AI Data Center Cooling Costs Reshape $700 Billion Infrastructure Boom

Hyperscale cloud and AI providers are committing over $700 billion in 2026 to expand data center capacity, MSN reported on May 3, citing industry capex forecasts. The figure captures more than server racks and concrete: it includes the cost of keeping chips from melting. At current rack densities, cooling alone can consume 30 to 40 percent of a data center's total energy budget. For facilities running Nvidia H100 or B200 clusters at scale, the difference between air cooling and direct-to-chip liquid cooling is not a marginal optimization. It is the difference between whether a $40,000 GPU operates at its rated thermal design power or throttles to protect itself, burning capital while delivering fewer tokens per second.

→ **Data segment**:
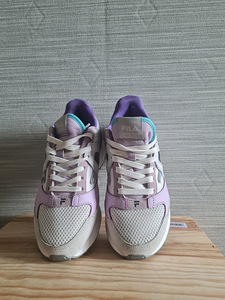 Кроссовки Fila (3 фото из 3)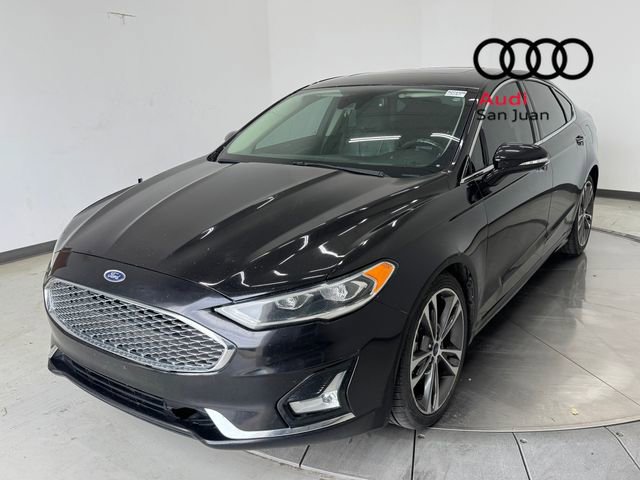 Used 2019 Ford Fusion Titanium AWD/4WD image 3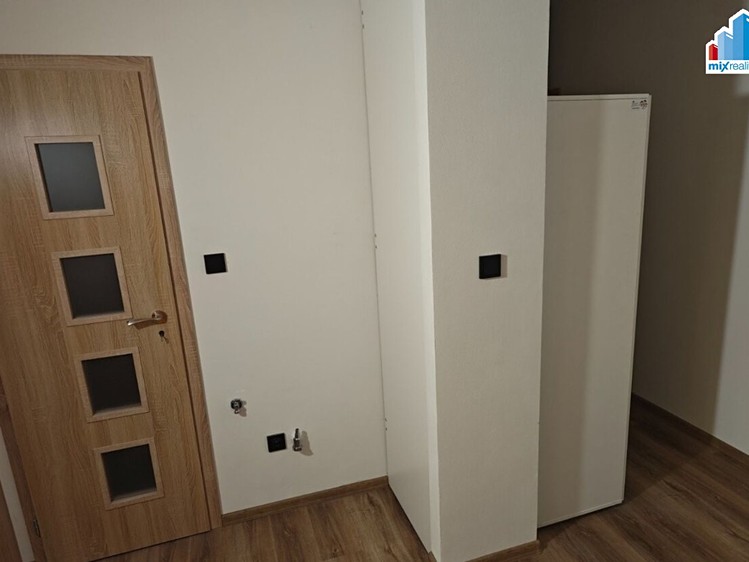 Pronájem bytu 2+1 58 m² - foto 7
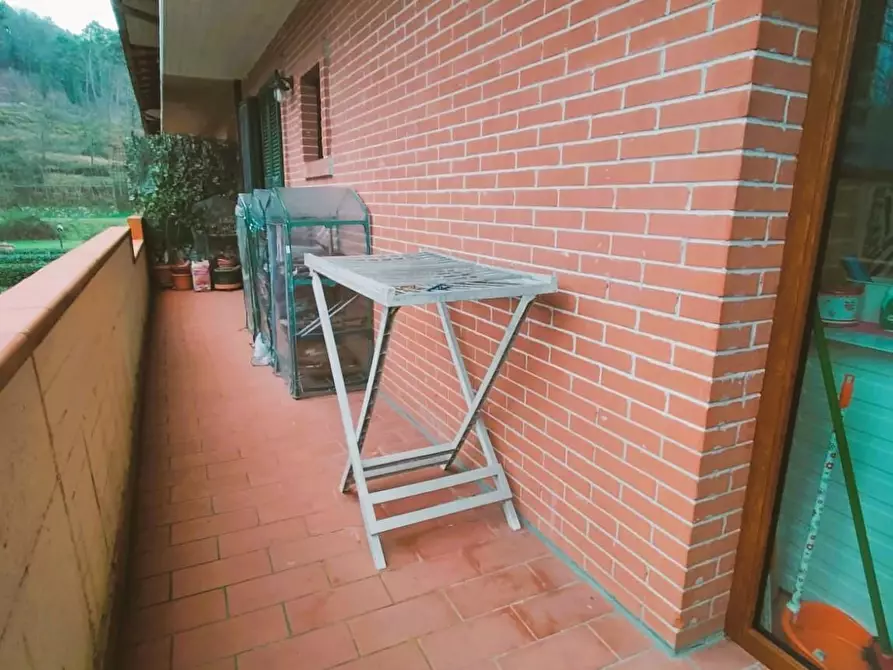 Immagine 21 di Appartamento in vendita  a Lucca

→ **Task brief**: According to the article on AI data center cooling costs, what share of a data center's total energy budget can cooling alone consume at current rack densities? The material comes from a separate source.

→ **Response**: 30 to 40 percent.